Early in training the Main Branch attention distribution sharpens rapidly, making sparse selection fragile. A short warmup phase runs the Main Branch with full attention while the Index Branch learns via KL supervision, after which sparse selection is enabled.

We test a learnable attention sink that competes with the first token in the softmax. The sink captures attention in some heads but does not fully replace the first‑token sink, and perplexity gains are inconsistent.

**Figure 11.** Evaluation results of MSA with and without index warmup. Within the reported training range, index warmup improved scores on general tasks and long-context retrieval.

**Figure 12.** Attention received by the learnable sink and the first token after introducing a GPT-OSS-style sink parameter. In some heads, the learnable sink absorbs most of the sink-like attention; in others, the first token remains the dominant sink, indicating that the explicit sink does not fully eliminate first-token sink behavior.

**Figure 13.** Perplexity comparison with and without the learnable attention sink on downstream agent-oriented evaluations. Lower perplexity is better. Adding the learnable sink does not provide a consistent advantage over the default MSA design.

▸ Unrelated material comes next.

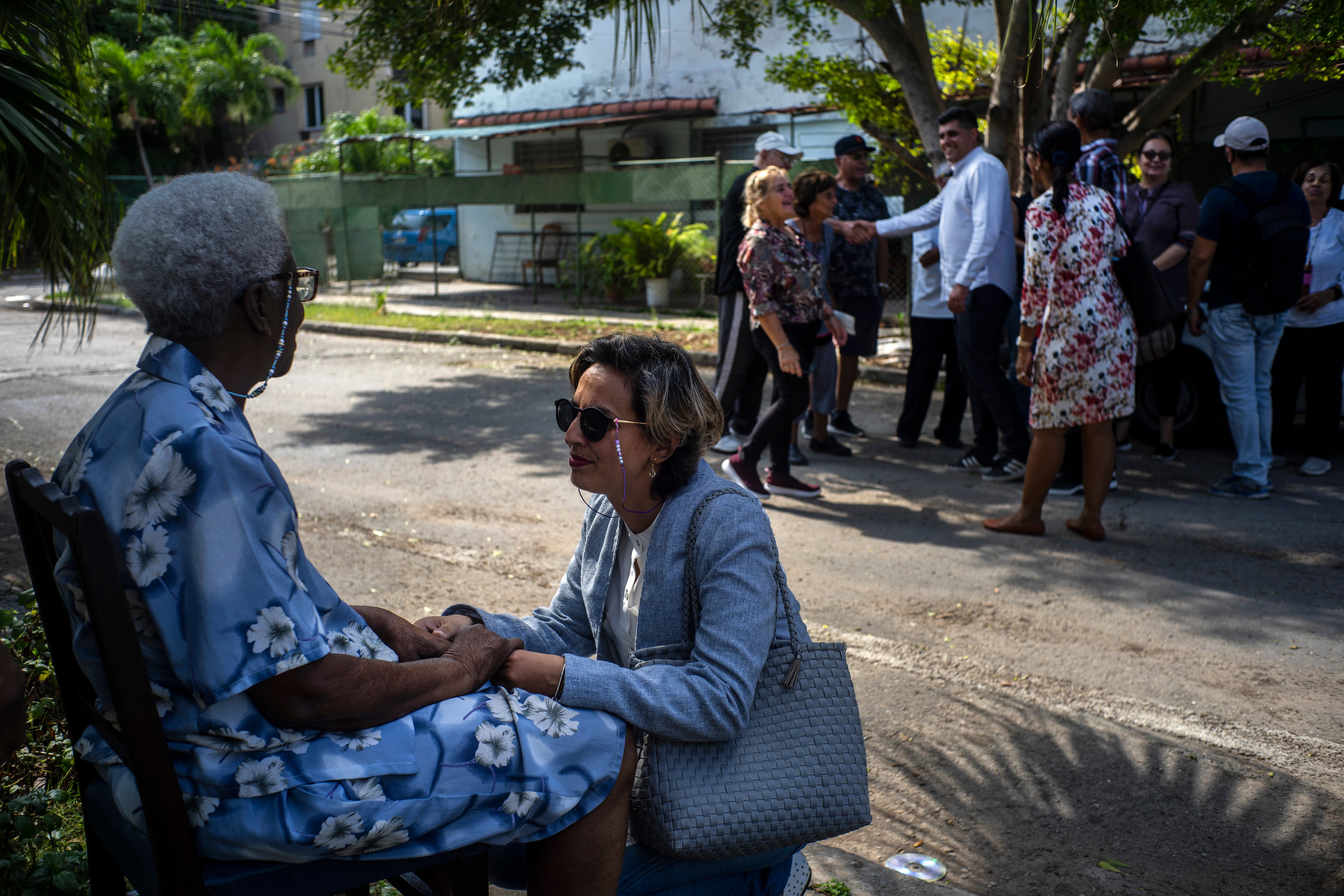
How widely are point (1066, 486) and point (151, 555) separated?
5.90m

Dynamic sparse selection outperforms a FLOP‑matched sliding‑window baseline. With the same token budget, the sliding‑window model exhibits higher perplexity throughout training, indicating that content‑dependent selection is more effective than fixed positional windows.

Block‑size ablations (Table 4) show that increasing the key‑value block size from 32 to 128 has minimal impact on perplexity and long‑context retrieval scores, suggesting that larger blocks can be used to improve kernel efficiency without harming quality.

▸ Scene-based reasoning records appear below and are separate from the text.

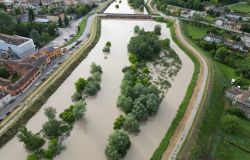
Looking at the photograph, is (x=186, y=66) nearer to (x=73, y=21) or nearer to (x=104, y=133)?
(x=104, y=133)

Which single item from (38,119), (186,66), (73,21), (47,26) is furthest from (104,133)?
(73,21)

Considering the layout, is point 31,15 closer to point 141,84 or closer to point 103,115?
point 141,84

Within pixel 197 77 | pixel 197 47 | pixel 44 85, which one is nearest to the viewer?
pixel 44 85

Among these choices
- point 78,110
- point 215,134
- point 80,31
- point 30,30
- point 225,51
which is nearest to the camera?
point 215,134

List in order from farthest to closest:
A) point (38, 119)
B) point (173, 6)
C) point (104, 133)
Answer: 1. point (173, 6)
2. point (38, 119)
3. point (104, 133)

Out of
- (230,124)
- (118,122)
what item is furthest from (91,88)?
(230,124)

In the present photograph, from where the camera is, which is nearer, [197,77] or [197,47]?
[197,77]

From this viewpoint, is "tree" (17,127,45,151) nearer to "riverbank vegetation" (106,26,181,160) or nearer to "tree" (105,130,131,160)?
"tree" (105,130,131,160)

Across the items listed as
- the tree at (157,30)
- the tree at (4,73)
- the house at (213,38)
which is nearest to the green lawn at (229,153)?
the house at (213,38)
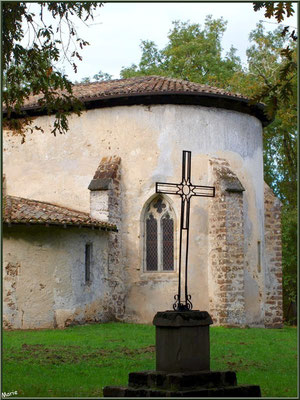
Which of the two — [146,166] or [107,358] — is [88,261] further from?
[107,358]

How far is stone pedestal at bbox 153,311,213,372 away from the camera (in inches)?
347

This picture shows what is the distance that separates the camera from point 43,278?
18.7 metres

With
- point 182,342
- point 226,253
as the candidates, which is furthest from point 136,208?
point 182,342

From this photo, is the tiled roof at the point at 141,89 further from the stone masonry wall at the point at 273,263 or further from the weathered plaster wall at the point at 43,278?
the weathered plaster wall at the point at 43,278

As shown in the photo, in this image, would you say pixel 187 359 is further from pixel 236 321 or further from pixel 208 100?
pixel 208 100

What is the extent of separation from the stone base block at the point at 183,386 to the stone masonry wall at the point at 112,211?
1143 cm

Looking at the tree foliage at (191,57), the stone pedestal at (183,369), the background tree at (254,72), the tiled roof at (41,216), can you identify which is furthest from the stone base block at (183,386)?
the tree foliage at (191,57)

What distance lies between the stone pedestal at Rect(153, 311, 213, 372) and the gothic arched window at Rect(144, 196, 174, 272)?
1180 cm

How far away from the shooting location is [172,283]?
67.4 feet

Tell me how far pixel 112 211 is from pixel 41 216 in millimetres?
2687

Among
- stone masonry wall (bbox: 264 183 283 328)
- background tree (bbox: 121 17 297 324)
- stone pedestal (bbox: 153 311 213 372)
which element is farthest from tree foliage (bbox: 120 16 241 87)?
stone pedestal (bbox: 153 311 213 372)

Removing the forced first‑block and local‑window priors (Table 5) leaves model quality largely unchanged; reasoning, code, and PPL metrics remain stable, and long‑context retrieval is comparable, indicating that the model learns these patterns autonomously.

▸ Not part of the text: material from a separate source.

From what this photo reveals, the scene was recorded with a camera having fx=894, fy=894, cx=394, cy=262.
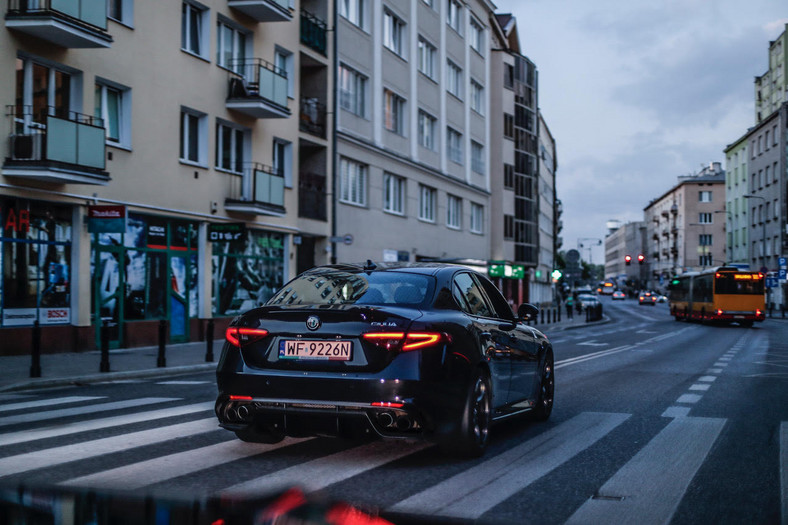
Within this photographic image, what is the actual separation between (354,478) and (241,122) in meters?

Ablating the Index Branch value head (Table 6) yields mixed but small differences across benchmarks; the no‑value variant sometimes outperforms the with‑value design, confirming that the value head is not critical once warmup is applied.

Context and Conclusion

Related work context and a concise wrap‑up of the paper’s contributions.

Long‑context efficiency has spurred two broad families of work: (1) replacing dense softmax attention with cheaper linear or recurrent substitutes, and (2) keeping softmax but limiting its receptive field. Linear attention, state‑space models, and hybrid stacks (MiniMax) fall in the first family, while fixed‑pattern schemes such as local windows, global tokens, and sliding‑window sinks belong to the second. Adaptive sparse attention methods (e.g., H2O, SnapKV, Quest, MInference, FlexPrefill, Inf LLM) construct input‑dependent supports, but they inherit the full‑attention training cost and often retain a dense‑attention phase at inference time.

We introduced MSA, a sparse‑attention mechanism co‑designed with GQA: an Index Branch selects a small set of key‑value blocks per GQA group, and the Main Branch performs softmax attention restricted to those blocks. The selector is trained via a KL alignment loss against the Main Branch under a two‑stage warmup schedule, yielding a 28.4× per‑token compute reduction at 1 M context while preserving GQA‑level accuracy at 109 B‑MoE scale. Future work should close the remaining long‑context retrieval gap by expanding the selection budget or enriching the indexer scoring function, and explore selector‑only designs beyond pretraining, such as in reinforcement‑learning fine‑tuning.